◆ **EXCERPT**
· · · ·

September 26, 2025
Finding the Good in the Hard
My preschool blog is coming to you today from the Children’s Hospital at Duke. It’s become a very familiar place for my family over the last four years, ever since my son, Luke, was diagnosed with Rhabdomyosarcoma in July 2021. That day is branded in my memory—it was my husband’s birthday when we got the call, the one that confirmed what everyone suspected: cancer, in the orbit of Luke’s right eye.
I remember falling to the floor in my kitchen—not just in despair, but also in relief. Relief that Luke did not have the most aggressive form of this cancer. Relief that his PET scan showed it had not spread. That was the first time I learned how to find good news in the midst of the bad, and that practice has carried me through the years that followed.
Many of you have followed Luke’s journey since his diagnosis, and some of you joined later. Some families have even left the preschool, returned with younger siblings, and still asked for Luke. The love and support I have received from this preschool community is staggering, and I carry it with me every day.

· · · ·

◆ **DATASET EXCERPTS**
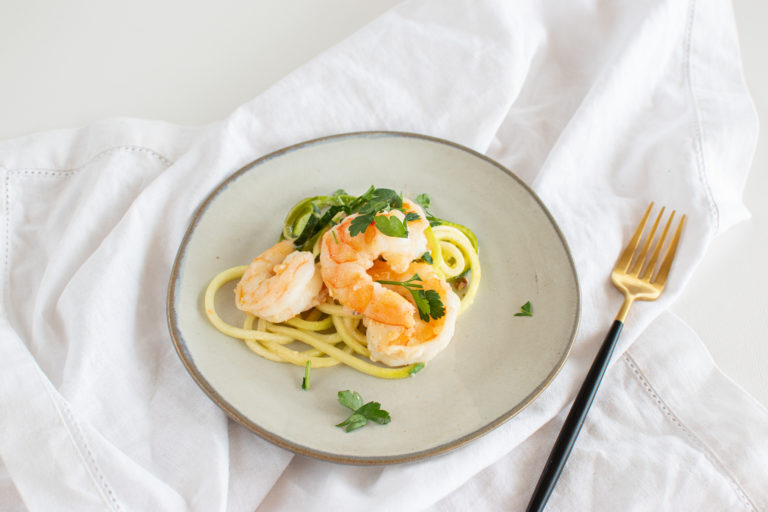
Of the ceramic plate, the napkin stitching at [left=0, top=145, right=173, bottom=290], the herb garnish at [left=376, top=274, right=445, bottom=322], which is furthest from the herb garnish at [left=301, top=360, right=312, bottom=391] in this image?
the napkin stitching at [left=0, top=145, right=173, bottom=290]

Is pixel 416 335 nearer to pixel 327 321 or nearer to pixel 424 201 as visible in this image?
pixel 327 321

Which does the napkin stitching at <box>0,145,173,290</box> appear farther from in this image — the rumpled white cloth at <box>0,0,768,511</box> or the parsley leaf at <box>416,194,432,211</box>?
the parsley leaf at <box>416,194,432,211</box>

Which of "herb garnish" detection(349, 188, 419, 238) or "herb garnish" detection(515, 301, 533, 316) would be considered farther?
"herb garnish" detection(515, 301, 533, 316)

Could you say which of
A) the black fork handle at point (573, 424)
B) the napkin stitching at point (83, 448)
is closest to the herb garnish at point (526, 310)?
the black fork handle at point (573, 424)

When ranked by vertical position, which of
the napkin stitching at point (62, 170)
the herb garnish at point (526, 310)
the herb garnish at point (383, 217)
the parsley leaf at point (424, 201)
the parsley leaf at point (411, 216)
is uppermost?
the herb garnish at point (383, 217)

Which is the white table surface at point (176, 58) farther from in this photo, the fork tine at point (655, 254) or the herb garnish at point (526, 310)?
the herb garnish at point (526, 310)
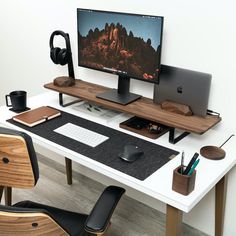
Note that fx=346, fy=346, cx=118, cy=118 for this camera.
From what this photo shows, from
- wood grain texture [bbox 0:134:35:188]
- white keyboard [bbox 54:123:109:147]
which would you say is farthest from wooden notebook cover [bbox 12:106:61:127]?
wood grain texture [bbox 0:134:35:188]

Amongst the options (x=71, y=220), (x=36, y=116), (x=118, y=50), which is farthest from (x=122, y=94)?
(x=71, y=220)

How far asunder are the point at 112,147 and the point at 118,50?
0.55 meters

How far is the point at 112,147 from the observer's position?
1693 mm

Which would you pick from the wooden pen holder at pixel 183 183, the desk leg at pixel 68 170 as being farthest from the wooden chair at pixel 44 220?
the desk leg at pixel 68 170

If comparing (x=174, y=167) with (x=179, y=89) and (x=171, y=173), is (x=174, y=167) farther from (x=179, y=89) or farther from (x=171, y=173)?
(x=179, y=89)

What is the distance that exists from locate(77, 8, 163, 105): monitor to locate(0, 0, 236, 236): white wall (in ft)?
0.48

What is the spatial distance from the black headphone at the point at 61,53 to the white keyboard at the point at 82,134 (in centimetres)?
55

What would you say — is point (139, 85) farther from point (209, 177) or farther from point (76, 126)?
point (209, 177)

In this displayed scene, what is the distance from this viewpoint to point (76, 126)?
190 cm

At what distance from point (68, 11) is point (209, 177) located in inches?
57.5

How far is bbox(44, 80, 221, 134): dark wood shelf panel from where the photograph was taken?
65.0 inches

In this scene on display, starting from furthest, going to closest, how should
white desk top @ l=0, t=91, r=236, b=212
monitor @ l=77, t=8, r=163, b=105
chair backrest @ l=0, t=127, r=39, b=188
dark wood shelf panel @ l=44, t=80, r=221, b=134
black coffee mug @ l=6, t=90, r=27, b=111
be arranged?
black coffee mug @ l=6, t=90, r=27, b=111 < monitor @ l=77, t=8, r=163, b=105 < dark wood shelf panel @ l=44, t=80, r=221, b=134 < white desk top @ l=0, t=91, r=236, b=212 < chair backrest @ l=0, t=127, r=39, b=188

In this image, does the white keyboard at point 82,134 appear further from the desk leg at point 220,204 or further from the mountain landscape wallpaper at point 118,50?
the desk leg at point 220,204

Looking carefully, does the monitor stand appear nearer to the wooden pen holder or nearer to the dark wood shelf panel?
the dark wood shelf panel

· · · ·

◆ **WORK TASK**
Write the next part of the preschool blog post about Luke's cancer, picking up right after its last sentence.

◆ **TASK ANSWER**
The road has been anything but easy. Most recently, Luke has faced the long-term side effects of radiation on his right eye. Over time, his vision faltered, and this past August he underwent cataract surgery to restore some of what was lost. Today, he wears glasses proudly—and while I may be a biased momma, I think he looks even more handsome than before. 🙂
The last four years have been rough—rocky roads, potholes, and plenty of stop signs. But in the midst of the hard, I have tried to keep my eyes on the good. And when I look back, I see so much beauty along this journey:
- A new love for Philadelphia, the city that welcomed us when we were lost and afraid
- Luke’s obsession with football and the Eagles (shared with his parents, even if we cheer for different teams 😉)
- Watching him fiercely play soccer
- Summers that carry their triggers, but also the joy of Luke and Lily’s laughter and silliness on vacation
- A deeper appreciation for friends, family, and community who never stopped holding us up and walking this path with us
- Enjoying our little family and the joy we find in the everyday mundane of “who’s doing carpool” and “who is taking which child to which activity”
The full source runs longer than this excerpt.